To do: The records sit below. Return every line in them that holds the word "western".

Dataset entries

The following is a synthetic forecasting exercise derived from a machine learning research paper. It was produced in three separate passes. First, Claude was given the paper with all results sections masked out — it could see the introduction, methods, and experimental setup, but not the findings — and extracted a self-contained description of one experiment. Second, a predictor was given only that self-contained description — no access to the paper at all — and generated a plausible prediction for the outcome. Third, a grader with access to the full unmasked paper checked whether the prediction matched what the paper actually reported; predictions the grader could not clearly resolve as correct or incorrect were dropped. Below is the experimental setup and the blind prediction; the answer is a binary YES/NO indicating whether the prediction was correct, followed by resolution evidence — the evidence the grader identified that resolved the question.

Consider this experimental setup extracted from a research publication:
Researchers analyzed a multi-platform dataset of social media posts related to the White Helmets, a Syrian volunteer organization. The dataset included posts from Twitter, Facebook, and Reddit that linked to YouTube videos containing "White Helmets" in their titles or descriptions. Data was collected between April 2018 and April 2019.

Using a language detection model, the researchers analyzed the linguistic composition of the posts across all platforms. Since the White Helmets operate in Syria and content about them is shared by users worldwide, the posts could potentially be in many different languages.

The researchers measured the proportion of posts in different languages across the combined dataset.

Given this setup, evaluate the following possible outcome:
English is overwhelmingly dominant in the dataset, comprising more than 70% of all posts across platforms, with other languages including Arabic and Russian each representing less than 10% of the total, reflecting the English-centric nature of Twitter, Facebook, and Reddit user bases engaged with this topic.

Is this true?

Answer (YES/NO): YES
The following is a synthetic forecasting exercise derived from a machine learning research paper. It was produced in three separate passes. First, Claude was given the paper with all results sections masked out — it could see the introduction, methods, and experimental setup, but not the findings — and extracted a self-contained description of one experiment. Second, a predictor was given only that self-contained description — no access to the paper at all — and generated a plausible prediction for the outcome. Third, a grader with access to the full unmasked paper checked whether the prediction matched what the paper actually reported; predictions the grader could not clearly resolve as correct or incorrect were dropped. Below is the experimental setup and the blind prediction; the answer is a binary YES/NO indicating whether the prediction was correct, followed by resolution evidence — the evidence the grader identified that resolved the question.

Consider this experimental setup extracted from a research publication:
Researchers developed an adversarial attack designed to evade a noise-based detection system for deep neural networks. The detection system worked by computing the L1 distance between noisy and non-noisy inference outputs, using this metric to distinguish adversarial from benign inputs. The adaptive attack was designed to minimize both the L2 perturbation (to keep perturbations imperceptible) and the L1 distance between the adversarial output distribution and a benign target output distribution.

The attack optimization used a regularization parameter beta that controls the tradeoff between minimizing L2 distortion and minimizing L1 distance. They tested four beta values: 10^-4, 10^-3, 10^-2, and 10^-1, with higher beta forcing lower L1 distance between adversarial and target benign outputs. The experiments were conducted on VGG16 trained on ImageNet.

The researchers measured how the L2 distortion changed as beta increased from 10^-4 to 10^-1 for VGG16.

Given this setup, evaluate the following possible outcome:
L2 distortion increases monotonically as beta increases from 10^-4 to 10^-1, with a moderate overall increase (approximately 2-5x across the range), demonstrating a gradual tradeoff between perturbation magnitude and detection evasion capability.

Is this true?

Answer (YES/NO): NO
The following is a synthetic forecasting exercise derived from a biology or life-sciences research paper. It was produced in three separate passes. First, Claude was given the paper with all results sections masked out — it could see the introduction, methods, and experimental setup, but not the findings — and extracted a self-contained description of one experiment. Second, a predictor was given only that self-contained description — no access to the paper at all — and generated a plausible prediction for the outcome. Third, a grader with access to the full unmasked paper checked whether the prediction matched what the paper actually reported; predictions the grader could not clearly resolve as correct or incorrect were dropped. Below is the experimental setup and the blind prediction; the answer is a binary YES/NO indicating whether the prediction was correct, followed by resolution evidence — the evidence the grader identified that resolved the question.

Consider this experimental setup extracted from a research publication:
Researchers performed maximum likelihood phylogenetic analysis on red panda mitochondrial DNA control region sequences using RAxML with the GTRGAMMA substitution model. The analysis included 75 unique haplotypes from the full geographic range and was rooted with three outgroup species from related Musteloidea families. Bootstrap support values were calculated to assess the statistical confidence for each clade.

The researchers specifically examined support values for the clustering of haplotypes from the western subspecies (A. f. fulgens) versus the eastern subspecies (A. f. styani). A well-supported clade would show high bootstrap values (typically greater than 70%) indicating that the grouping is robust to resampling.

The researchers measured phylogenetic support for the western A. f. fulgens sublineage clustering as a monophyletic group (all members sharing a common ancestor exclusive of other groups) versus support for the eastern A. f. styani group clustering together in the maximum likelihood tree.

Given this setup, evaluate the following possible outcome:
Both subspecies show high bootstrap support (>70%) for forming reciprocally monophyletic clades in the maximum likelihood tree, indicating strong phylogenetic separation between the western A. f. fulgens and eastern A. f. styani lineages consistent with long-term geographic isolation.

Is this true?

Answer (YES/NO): NO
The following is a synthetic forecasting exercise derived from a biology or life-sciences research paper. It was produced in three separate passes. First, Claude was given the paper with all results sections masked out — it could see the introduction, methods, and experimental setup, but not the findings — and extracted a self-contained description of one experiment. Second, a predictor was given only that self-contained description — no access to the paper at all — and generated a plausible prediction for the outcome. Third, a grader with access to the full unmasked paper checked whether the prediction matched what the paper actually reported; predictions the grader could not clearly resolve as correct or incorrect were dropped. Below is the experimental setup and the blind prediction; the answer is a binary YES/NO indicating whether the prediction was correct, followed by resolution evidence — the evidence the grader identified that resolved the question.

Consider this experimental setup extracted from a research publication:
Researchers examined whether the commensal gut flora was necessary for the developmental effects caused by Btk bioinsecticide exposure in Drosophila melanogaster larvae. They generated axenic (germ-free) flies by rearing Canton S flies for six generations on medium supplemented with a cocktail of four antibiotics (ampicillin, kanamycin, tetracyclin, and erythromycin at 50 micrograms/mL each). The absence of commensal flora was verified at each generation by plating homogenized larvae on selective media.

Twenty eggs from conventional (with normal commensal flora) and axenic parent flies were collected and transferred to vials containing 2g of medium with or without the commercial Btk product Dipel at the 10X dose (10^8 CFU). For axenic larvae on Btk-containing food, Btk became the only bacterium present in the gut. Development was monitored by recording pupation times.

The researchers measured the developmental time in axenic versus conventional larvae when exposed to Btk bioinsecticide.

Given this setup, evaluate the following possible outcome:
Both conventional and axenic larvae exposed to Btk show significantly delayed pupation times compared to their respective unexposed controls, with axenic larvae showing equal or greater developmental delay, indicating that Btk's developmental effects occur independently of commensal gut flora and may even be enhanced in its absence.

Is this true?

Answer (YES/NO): YES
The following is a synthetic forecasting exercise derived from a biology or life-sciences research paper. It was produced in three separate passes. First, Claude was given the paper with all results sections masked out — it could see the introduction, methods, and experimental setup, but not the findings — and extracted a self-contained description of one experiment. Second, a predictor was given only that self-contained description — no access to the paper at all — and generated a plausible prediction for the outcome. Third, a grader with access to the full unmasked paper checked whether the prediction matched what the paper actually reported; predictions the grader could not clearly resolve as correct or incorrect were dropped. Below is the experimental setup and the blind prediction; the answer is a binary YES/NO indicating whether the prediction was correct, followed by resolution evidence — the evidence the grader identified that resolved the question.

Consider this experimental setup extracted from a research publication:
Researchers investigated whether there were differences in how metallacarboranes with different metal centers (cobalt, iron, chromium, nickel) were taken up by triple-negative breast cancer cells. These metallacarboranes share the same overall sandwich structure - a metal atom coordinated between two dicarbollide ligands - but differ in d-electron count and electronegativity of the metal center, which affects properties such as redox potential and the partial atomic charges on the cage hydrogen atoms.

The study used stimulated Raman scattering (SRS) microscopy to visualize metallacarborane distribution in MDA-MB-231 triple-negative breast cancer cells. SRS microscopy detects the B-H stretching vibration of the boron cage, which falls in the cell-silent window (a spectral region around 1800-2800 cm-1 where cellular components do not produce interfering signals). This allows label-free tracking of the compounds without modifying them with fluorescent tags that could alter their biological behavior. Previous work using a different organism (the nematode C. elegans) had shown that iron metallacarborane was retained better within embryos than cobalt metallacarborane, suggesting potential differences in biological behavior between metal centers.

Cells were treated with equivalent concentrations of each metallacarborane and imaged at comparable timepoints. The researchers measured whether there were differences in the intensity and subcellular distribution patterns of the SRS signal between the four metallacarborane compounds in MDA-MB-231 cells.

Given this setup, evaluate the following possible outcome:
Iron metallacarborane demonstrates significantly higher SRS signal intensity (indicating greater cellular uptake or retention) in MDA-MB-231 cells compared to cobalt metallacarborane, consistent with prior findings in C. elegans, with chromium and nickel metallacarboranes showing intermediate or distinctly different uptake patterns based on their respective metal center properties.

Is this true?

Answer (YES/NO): YES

Answer to the problem:
The researchers specifically examined support values for the clustering of haplotypes from the western subspecies (A. f. fulgens) versus the eastern subspecies (A. f. styani). A well-supported clade would show high bootstrap values (typically greater than 70%) indicating that the grouping is robust to resampling.
The researchers measured phylogenetic support for the western A. f. fulgens sublineage clustering as a monophyletic group (all members sharing a common ancestor exclusive of other groups) versus support for the eastern A. f. styani group clustering together in the maximum likelihood tree.
Both subspecies show high bootstrap support (>70%) for forming reciprocally monophyletic clades in the maximum likelihood tree, indicating strong phylogenetic separation between the western A. f. fulgens and eastern A. f. styani lineages consistent with long-term geographic isolation.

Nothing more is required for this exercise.